Seahawks' 'Pork Chop' Womack to miss minicamp and OTA's
By Len Pasquarelli
Updated: June 8, 2007, 12:24 PM ET
Often-injured offensive lineman Floyd Womack (aka "Pork Chop"), who has missed two dozen regular-season games because of injuries in his six-year career with Seattle, will be sidelined for the rest of the Seahawks' minicamp and organized team activities sessions (OTA) after undergoing arthroscopic surgeries on both knees.
Expected to challenge this year for the starting job at either right guard or right tackle, as coach Mike Holmgren has opened up those two positions to competition, Womack left the team's Wednesday practice early because of pain in his knees.
Team officials feel that, even with the two arthroscopic procedures, there is sufficient time for Womack to be fully recovered by the start of training camp next month.
Womack, 28, re-signed with the Seahawks this spring after first testing the unrestricted free agent market.

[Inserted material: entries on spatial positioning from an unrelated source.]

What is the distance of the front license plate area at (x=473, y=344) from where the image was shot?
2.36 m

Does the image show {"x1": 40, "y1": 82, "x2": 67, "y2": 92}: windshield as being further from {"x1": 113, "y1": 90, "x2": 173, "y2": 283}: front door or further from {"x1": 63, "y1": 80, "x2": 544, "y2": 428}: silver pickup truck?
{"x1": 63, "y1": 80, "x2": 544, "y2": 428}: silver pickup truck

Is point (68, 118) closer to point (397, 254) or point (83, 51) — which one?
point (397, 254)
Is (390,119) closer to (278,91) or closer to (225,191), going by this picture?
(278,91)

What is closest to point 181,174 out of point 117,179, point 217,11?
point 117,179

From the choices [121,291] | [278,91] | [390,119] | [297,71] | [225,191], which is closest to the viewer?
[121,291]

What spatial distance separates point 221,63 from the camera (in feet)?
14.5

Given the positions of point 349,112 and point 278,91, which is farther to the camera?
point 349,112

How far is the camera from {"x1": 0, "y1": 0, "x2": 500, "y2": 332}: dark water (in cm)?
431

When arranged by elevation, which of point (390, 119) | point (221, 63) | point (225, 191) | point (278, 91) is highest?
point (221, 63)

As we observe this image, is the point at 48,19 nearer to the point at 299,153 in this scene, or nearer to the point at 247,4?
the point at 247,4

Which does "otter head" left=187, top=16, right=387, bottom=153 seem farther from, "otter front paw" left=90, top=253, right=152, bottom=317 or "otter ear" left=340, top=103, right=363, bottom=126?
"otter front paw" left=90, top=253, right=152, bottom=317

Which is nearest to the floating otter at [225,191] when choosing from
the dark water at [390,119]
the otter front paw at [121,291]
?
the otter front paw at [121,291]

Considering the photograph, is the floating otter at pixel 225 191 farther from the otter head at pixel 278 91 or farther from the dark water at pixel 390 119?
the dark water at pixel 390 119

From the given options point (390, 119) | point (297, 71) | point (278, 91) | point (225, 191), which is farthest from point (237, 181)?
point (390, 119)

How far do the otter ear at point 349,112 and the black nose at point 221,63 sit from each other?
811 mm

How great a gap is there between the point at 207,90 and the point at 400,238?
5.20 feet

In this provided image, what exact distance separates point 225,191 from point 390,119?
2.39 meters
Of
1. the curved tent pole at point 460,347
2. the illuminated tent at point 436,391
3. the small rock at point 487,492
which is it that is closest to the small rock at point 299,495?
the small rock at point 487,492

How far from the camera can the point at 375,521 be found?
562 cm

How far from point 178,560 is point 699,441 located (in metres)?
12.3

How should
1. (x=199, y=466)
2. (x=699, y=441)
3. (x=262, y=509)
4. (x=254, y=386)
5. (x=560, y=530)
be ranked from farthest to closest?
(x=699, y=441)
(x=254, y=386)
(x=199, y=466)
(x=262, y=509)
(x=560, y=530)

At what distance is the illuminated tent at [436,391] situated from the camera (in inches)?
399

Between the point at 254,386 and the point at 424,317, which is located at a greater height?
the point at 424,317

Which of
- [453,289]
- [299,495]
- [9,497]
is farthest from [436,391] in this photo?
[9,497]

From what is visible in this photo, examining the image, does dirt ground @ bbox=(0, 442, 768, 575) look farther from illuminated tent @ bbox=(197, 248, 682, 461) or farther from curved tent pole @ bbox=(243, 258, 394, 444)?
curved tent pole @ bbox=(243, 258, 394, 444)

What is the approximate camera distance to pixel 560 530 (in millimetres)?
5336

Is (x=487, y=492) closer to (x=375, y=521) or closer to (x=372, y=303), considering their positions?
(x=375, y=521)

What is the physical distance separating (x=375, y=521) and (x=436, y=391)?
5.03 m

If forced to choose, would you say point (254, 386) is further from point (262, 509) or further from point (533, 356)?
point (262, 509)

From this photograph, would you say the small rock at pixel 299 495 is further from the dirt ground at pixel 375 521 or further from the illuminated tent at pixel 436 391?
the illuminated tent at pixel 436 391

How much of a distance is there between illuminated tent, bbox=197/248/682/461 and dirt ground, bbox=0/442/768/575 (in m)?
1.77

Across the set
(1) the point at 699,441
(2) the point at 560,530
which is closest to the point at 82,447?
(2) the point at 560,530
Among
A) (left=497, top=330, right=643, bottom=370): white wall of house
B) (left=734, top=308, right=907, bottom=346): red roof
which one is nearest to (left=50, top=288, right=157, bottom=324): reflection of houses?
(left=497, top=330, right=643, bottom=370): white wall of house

He visited with club officials in Atlanta and Pittsburgh, and had visits set up with a few other teams, but opted to return to Seattle on a one-year contract that includes a base salary of $700,000.
Originally, it was thought that Womack would split time at right guard with 14-year veteran Chris Gray, but that was before Holmgren announced that the starting positions on the right side of the line were up for grabs.
A former Mississippi State standout, Womack is a power-type blocker who fits best on the strong side of the offensive line, and who has logged 32 starts in 61 career appearances, while playing guard and tackle at various times. While there have been stretches in which Womack has been impressive, injuries have historically slowed his progress.
He has suffered ankle, calf, hand, head, heel, hip, knee, triceps, quadriceps and toe injuries, all of which have cost Womack playing time. As a result, Womack has logged double-digit starts only once in his career, in 2002, when he started 10 games.
Still, the Seattle coaches consider Womack, a fourth-round pick in the 2001 draft, a key player, whether as a versatile reserve or part-time starter, and they worked hard to convince him to return to the Seahawks this spring.